I put every EP on the playlist that's on Spotify in a playlist, you could listen to the whole thing in a day if you wanted to. 
 
1. Coco Jones - What I Didn't Tell You
Coco Jones has been kicking around show business for a long time, starring in the 2011 Disney Channel musical Let It Shine as a teenager and then releasing music independently for a decade. And when she signed to Def Jam and released the What I Didn't Tell You EP this year, and appeared on Babyface's latest album, it sounded like all that time she's put in paid off and she's ready to hit the ground running as a top shelf R&B vocalist.  It would surprise me if "ICU" or "Caliber" or something else from this EP didn't hit the charts in 2023. 

2. Ted Leo - For Coit And Killie
Ted Leo is one of the best singer/songwriters of his generation. But for whatever stupid reason, he never quite made it to comfortable headliner status like so many of his 2000s indie rock contemporaries, and I get the sense it's just not feasible for him to release albums and tour regularly like he used to. But 5 years after his last album, he started to post some enjoyably lo-fi music on Bandcamp regularly.

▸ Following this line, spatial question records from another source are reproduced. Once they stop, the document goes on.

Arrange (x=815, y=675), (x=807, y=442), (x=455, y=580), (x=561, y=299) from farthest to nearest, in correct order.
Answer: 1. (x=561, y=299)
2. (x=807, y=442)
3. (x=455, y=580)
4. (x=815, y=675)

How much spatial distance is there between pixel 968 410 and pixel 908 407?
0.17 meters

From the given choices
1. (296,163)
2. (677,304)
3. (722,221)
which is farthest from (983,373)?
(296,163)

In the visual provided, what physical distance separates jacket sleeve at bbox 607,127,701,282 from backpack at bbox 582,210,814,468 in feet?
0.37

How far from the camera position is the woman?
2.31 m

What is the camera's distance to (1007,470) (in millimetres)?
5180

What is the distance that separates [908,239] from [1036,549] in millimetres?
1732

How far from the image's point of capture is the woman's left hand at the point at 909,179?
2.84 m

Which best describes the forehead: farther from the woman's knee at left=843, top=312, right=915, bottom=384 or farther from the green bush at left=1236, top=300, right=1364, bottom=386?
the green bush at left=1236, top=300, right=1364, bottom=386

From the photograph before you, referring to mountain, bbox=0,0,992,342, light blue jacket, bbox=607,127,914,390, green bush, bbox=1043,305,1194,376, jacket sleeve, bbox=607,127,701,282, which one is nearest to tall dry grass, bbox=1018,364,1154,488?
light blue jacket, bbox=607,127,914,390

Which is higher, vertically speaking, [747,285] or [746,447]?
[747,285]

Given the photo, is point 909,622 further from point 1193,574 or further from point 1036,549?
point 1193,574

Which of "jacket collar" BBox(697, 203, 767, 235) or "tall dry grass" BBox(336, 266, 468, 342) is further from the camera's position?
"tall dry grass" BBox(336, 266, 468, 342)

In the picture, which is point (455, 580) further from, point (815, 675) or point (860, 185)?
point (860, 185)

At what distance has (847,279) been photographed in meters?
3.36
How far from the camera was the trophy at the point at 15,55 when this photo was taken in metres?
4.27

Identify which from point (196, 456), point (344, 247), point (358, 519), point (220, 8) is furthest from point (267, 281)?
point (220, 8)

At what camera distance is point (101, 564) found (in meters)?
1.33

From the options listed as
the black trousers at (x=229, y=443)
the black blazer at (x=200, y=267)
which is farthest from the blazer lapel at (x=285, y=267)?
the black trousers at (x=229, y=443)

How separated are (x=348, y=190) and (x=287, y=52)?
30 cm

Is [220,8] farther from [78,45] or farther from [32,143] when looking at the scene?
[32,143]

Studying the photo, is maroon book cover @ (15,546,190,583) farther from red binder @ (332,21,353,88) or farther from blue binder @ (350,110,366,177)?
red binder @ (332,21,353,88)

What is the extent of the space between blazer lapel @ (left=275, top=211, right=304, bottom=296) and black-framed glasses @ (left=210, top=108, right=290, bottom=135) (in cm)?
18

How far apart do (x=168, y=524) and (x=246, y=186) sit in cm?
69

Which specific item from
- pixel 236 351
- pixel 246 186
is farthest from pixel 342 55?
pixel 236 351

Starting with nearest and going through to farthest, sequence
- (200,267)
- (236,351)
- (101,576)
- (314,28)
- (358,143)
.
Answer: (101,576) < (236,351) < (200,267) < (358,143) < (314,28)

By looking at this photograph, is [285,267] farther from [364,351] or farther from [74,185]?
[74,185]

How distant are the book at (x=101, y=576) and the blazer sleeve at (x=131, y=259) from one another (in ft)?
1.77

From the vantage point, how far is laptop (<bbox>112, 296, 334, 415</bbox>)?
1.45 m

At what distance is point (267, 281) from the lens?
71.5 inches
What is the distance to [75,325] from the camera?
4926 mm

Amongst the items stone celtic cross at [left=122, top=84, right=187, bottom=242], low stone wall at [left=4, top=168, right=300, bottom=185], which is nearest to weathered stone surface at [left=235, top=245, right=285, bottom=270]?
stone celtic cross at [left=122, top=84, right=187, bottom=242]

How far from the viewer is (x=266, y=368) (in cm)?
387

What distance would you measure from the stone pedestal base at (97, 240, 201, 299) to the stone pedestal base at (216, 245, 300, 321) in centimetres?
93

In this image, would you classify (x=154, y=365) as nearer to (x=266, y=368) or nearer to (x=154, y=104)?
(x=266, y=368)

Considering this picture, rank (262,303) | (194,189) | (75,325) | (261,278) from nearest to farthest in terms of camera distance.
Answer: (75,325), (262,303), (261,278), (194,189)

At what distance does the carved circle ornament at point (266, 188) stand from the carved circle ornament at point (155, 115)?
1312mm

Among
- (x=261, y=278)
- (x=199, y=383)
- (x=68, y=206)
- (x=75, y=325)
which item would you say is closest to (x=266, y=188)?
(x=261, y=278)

His three EPs in 2022 included seven new originals, one remix of an obscure previously released track, and three covers reflecting his far ranging influences (The Bee Gees, Traffic, and Stereolab). 

3. Doechii - She / Her / Black Bitch
The Tampa rapper Doechii had a big year in 2022, becoming the first female rapper on TDE and releasing an EP with a minor radio hit, the SZA remix of her single "Persuasive." She / Her / Black Bitch doesn't even feature the most memorable song Doechii released this year, "Crazy," but it does a great job of showcasing the enormous potential of what she could do with a major label budget. 

4. Em Beihold - Egg In The Backseat
One thing I don't like about EPs becoming more fashionable in the major label world in recent years is that it's become a way for the industry to soft-pedal a newer artist's career and keep a debut album always just out of reach (like Saweetie, who released her 4th EP this year despite being more famous than a lot of rappers with albums). Occasionally that works, as when Lil Nas X followed one of the most successful EPs of all time with a very successful album a couple years later, but often, I think it becomes a way of squandering the momentum of a career-making hit. Gayle absolutely should have released an album on the back of "abcdefu" this year instead of two EPs, and Em Beihold absolutely should have a whole album to go with "Numb Little Bug," because the 6 other clever, catchy, densely layered piano pop confections on Egg In The Backseat are right up to the same standard. 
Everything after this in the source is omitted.